Why is homemade yogurt thick but not sour?

Why is homemade yogurt thick but not sour?

Yogurt is a dairy product with relatively high nutritional value. You can make yogurt at home. The method is relatively simple. You just need to prepare a certain amount of yeast and pure milk, and then you can make your own yogurt. Homemade yogurt is not sour, which is generally related to the strain of bacteria and the production time. If you want to eat sourer yogurt, you can let the yogurt ferment for a while.

Why is homemade yogurt thick but not sour?

The question of why the yogurt is not very sour has to do with the bacteria strain. A good bacteria strain should not be very sour. If you want it to be more sour, just give it more fermentation time and it will become sour. If you still think it is not sour enough, just let it come into contact with the air for some time and it will become sour. This is because acetic acid bacteria are the most abundant in nature. Once infected with acetic acid bacteria in the air, it will become very sour.

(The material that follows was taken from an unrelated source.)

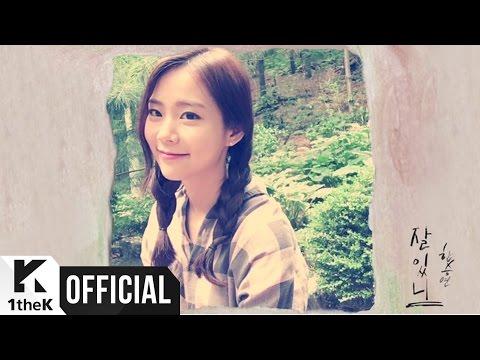 [MV] HAN SEUNG YEON(한승연) _ Do you remember?(잘 있니)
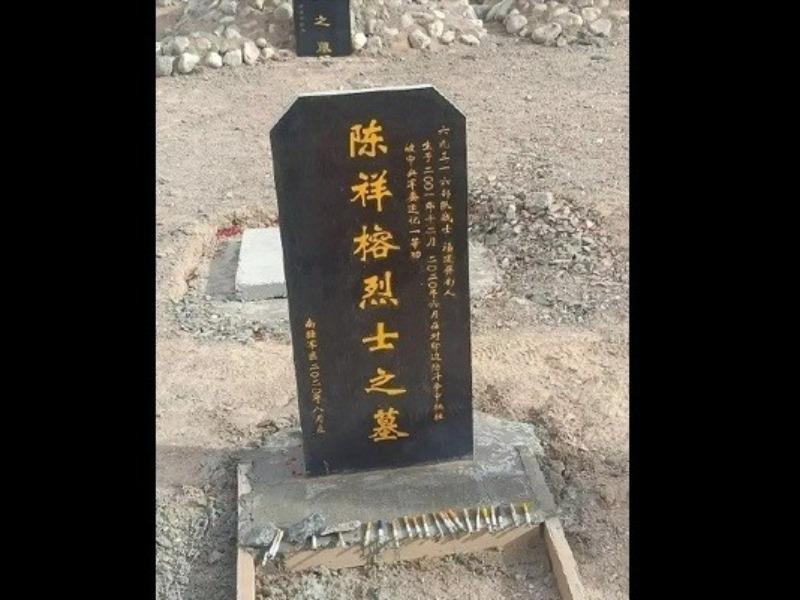 Ấn Độ nghi có binh sĩ Trung Quốc chết khi đụng độ ở biên giới - ảnh 1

Super Easy Homemade Yogurt

Ingredients: pure milk, plain yogurt, sugar (the ratio of pure milk to yogurt is 5:1, and the amount of sugar can be more or less depending on personal taste)

Method 1. First prepare the container for the finished product, either a fresh-keeping box or a sealed bottle will do. Wash it, blanch it with boiling water, and dry it for later use.

2. Pour milk and sugar into a pot, heat over medium-low heat until slightly boiling, then remove from heat. Stir constantly to prevent the bottom from getting sticky.

3. When the pot wall is no longer hot, add plain yogurt and stir evenly.

4. Pour into a container, wrap with a towel, and place in a warm place to ferment until thick.

5. Store in the refrigerator and take it out when you want to eat it. Use a clean spoon that is free of oil or water.

Tips

1. Heating the milk to a slight boil is for the purpose of sterilization and to extend the shelf life of the finished product. If the quantity is relatively small, you can heat it to a temperature which is not too hot and directly add it to the yogurt.

2. The reason why we emphasize a temperature that is not too hot is because this temperature is most conducive to fermentation. If the temperature is too high, the bacteria will be scalded to death, and if the temperature is too low, the fermentation time will be too long.

3. The amount of sugar added depends on personal preference. If you like sweet food, add more sugar. If you like sour food, add less sugar.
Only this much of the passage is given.